■ How to complete this task: Which lines below contain "Wellington"? Pull them out.

■ Data excerpts:
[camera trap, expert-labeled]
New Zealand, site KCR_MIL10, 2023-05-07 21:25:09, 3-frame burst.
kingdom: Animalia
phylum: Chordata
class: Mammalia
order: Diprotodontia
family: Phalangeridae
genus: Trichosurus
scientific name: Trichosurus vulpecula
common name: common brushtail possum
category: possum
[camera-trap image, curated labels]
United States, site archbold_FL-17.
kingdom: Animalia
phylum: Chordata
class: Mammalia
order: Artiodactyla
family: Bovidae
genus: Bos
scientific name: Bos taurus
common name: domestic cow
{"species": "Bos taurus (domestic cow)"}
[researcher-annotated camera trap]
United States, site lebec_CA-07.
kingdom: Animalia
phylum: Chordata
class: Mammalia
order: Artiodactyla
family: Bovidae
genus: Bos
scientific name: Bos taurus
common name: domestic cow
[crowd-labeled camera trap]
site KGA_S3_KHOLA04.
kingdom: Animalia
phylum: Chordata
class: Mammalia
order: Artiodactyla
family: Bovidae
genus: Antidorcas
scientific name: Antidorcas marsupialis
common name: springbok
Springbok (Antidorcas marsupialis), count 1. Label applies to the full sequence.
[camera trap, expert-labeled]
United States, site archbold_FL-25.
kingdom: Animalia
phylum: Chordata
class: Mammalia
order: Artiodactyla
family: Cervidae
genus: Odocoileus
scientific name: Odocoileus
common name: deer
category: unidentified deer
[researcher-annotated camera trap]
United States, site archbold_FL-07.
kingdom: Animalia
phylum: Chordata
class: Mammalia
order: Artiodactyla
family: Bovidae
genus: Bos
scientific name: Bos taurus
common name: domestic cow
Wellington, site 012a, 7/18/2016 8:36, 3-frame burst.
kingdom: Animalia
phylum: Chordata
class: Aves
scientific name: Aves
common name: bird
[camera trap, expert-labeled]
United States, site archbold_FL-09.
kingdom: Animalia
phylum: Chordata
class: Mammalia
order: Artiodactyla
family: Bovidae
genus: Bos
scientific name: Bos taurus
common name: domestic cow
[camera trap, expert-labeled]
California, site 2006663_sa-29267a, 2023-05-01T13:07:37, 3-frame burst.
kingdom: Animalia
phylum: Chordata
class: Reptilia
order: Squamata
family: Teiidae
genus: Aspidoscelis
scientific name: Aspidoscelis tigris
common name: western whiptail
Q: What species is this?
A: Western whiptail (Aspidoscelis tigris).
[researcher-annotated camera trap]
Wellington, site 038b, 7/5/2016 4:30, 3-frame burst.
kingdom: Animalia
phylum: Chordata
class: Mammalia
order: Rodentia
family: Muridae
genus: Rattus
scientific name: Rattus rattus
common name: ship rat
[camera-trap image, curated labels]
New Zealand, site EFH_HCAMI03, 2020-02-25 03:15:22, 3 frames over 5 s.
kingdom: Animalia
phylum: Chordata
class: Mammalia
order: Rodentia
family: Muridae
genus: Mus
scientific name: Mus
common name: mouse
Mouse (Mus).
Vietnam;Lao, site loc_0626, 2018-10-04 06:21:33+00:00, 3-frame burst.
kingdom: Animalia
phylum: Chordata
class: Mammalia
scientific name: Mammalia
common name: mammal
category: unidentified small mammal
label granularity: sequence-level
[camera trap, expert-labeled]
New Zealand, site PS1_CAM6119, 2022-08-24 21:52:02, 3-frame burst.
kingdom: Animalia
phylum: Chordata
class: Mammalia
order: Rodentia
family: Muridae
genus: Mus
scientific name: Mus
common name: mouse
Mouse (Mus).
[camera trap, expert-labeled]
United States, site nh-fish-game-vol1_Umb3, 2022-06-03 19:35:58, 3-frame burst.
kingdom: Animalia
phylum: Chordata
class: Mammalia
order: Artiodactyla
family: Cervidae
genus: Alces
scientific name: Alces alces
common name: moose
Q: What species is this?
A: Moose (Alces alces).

■ Output below:
Wellington, site 012a, 7/18/2016 8:36, 3-frame burst.
Wellington, site 038b, 7/5/2016 4:30, 3-frame burst.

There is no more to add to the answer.